Esta tomada de posição não será alheia ao facto de Taiwan ter perdido dois aliados diplomáticos nas últimas semanas – as Ilhas Salomão e Kiribati – estando cada vez mais isolado na comunidade internacional. Actualmente, recorda a mesma fonte, o território insular só tem relações diplomáticas formais com 15 nações.

O padre Otfried Chan, secretário-geral da Conferência Regional de Bispos Chineses, que inclui os bispos de Taiwan, também tem dúvidas sobre o mesmo acordo, assinado em Setembro de 2018. Para ele, está em causa saber se o tratado existirá realmente ou se não foi apenas uma troca de palavras, sem nada escrito no papel. O acordo “não existe, a não ser na mente das pessoas e não no papel”.

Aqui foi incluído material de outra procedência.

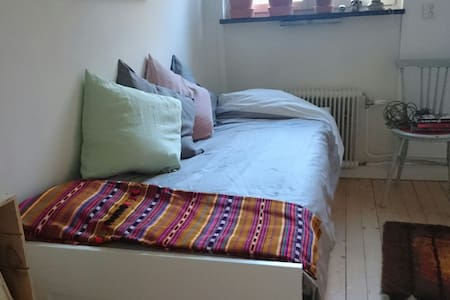 Cozy room in nice 3 room apartment - Stockholm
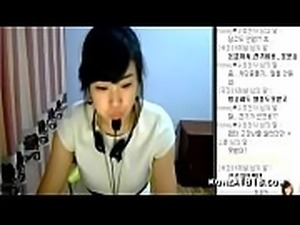 Korean streamer Hanbyul strips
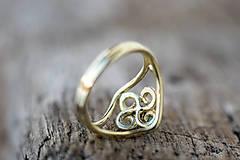 Prstene - Vlastný projekt snubáčika so smaragdom - 10378322_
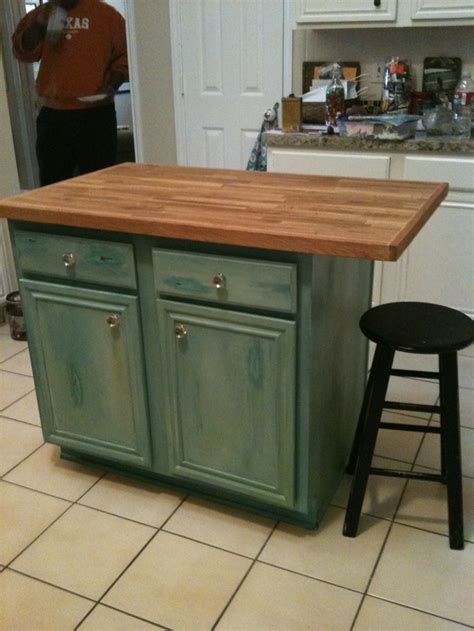 turquoise kitchen island distressed turquoise kitchen island decorating neat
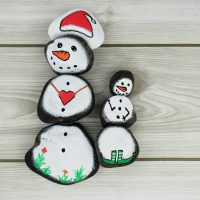 Snowman Story Stones Rock Painting Idea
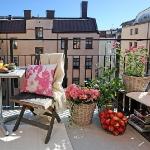balcony-flowers-ideas1-13.jpg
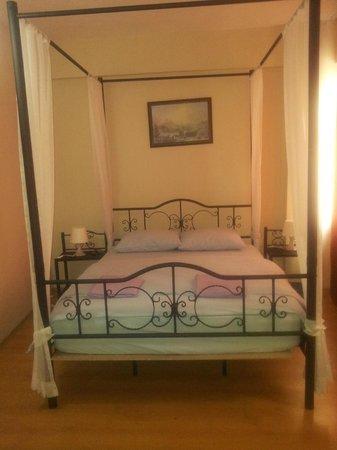 Starlet hostel: Beds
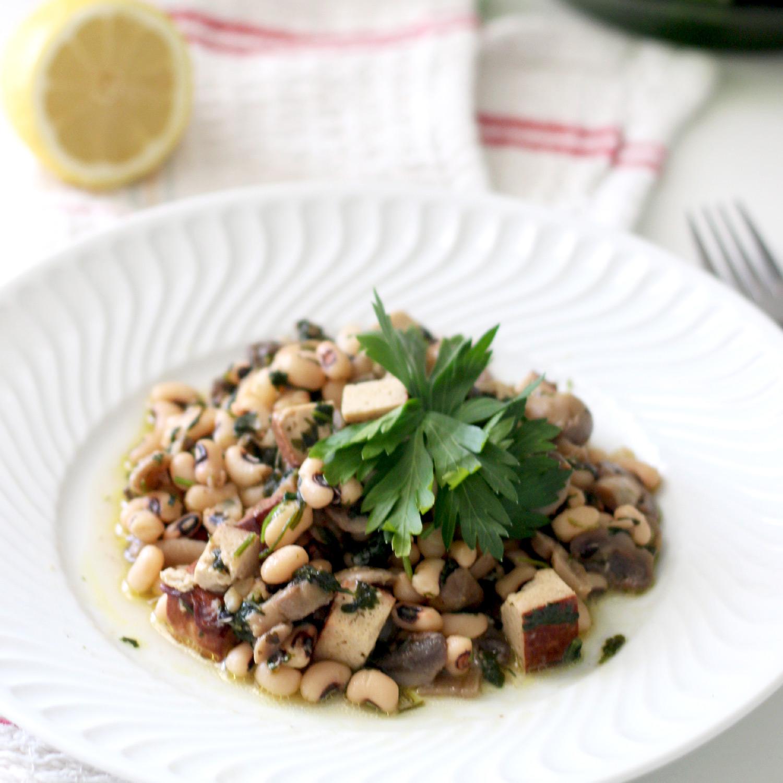 Salada Quente de Feijão Frade e Tofu Fumado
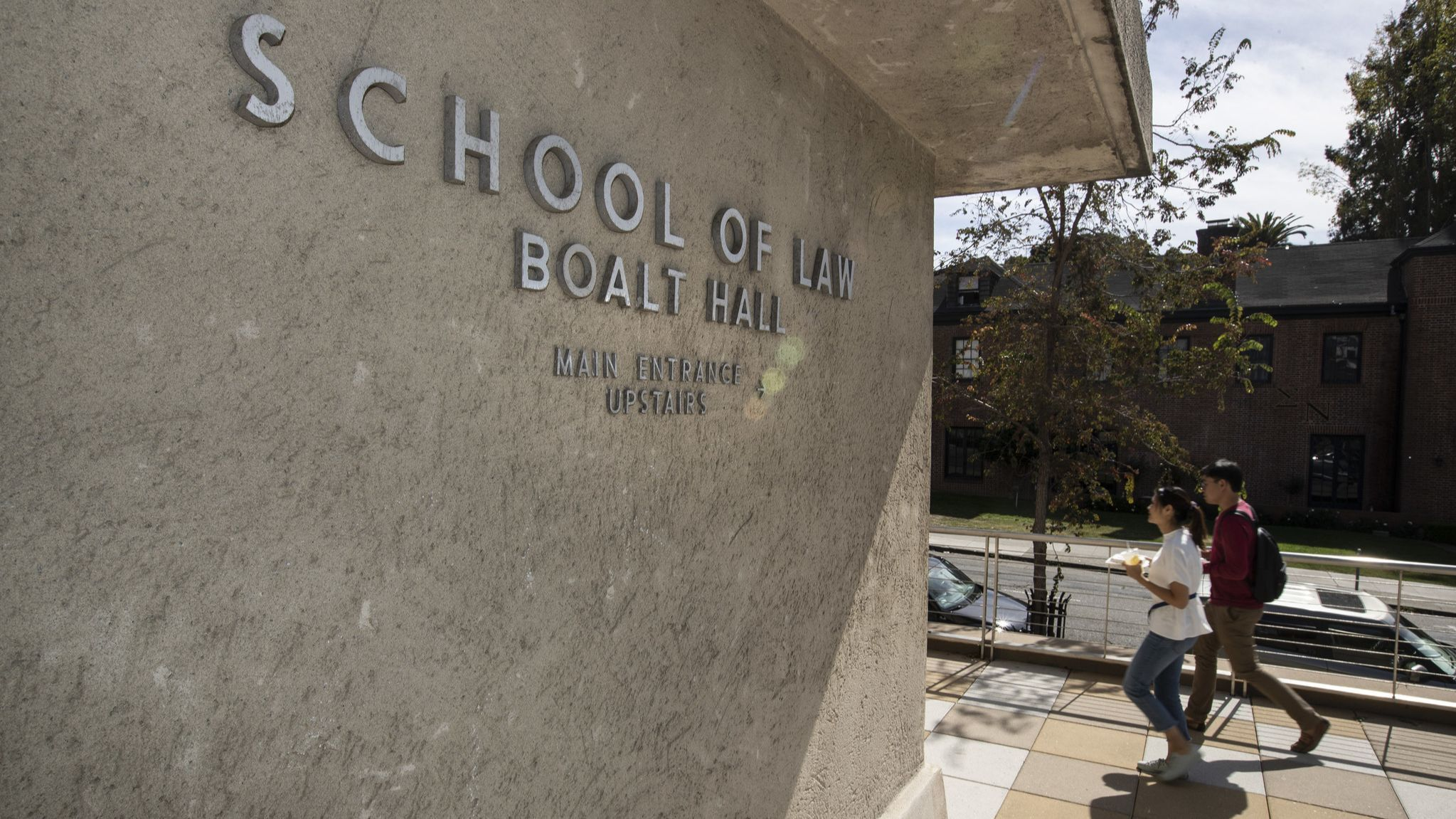 UC Berkeley law school confronts the racist legacy behind its famed Boalt Hall | Los Angeles Times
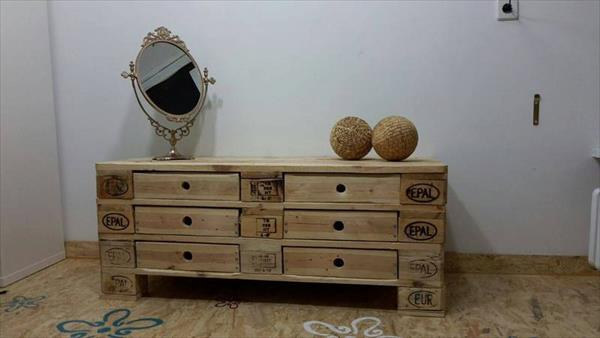 reclaimed pallet chest of drawers and coffee table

Em Setembro de 2018, o Vaticano anunciou um “acordo provisório” com a China acerca da nomeação de bispos, mas os termos concretos do tratado não foram tornados públicos. Sabe-se apenas que ele permite ao Papa e ao Vaticano interferir na escolha dos bispos chineses, da até agora chamada Associação Católica patriótica, que estava sob o controlo do Governo de Pequim.

“Pode existir verdade nesses rumores” de que o acordo não existe, acrescenta Chan, “porque, se Pequim assinou alguma coisa num documento escrito, não estaria neste momento a perseguir cristãos.”